Setting aside this misconception, how might one understand the state of the awakened person beyond death? Is he to be seen as annihilated with the ending of the five khandhas? Such a view, equivalent to the second undetermined question, is seen as particularly pernicious, however: for it is emphasized that all that ends at death is dukkha (S.III.109–12).

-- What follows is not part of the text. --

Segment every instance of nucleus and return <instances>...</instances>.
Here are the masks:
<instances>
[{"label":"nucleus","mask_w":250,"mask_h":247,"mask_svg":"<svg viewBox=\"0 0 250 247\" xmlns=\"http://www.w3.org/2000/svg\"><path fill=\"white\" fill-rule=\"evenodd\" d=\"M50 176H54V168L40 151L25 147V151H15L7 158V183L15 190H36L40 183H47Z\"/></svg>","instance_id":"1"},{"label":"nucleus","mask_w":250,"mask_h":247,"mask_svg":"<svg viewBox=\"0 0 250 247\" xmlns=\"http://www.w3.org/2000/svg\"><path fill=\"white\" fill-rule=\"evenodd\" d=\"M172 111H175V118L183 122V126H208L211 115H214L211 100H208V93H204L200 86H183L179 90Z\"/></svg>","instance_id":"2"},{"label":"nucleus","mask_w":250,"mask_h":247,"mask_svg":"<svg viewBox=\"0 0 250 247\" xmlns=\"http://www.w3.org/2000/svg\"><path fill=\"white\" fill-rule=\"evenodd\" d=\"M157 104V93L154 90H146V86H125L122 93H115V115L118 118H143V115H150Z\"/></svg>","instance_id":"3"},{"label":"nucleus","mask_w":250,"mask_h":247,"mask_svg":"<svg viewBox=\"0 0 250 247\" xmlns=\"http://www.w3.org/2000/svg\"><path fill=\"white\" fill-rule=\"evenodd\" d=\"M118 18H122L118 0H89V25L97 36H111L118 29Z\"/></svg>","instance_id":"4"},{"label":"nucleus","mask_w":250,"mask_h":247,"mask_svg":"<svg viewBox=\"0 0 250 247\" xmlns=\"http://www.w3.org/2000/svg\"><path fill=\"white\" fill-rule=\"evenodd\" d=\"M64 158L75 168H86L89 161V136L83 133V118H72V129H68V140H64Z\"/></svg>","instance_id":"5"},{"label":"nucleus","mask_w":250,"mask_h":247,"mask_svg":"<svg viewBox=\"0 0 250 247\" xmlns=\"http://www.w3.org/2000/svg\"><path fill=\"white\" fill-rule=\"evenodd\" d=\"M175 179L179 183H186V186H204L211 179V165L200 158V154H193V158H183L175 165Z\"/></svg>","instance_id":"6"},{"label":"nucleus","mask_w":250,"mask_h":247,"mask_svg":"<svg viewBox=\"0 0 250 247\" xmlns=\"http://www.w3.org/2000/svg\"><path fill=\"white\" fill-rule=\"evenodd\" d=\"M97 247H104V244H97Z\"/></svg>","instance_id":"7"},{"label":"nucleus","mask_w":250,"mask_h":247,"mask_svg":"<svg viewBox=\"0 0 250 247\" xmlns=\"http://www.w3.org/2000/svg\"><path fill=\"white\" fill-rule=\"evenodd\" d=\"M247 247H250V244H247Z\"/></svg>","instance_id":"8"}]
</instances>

Some light is shed on the situation by a passage in which the Buddha discusses the undetermined questions on a Tathagata, equating these with questions on whether an awakened monk ‘arises’ (i.e. is reborn), or not, etc. after death (M.I.486–7). Here he says that, while one would know whether a burning fire had gone out, one could not meaningfully ask what direction the quenched fire had gone in: east, west, south or north. He then stresses that a Tathagata (even in life) is ‘deep, immeasurable, hard-to-fathom as is the great ocean’ (BW.367-9). While to a Western-educated person, an extinct fire goes nowhere because it does not exist, the Buddha’s audience in ancient India would generally have thought of an extinguished fire as going back into a non-manifested state as latent heat (e.g. A.III.340–1). The simile of the extinct fire thus suggests that the state of an awakened person after death is one which is beyond normal comprehension, not that it is a state of nothingness: ‘There exists no measuring of one who has gone out [like a flame]. That by which he could be referred to no longer exists for him. When all phenomena are removed, then all ways of describing have also been removed’ (Sn.1076). Similarly, it is said that the questions on the Tathagata are set aside because, beyond his death, there are absolutely no grounds for saying that he is with or without a body, with or without perception, or neither with nor without perception (S.IV.402).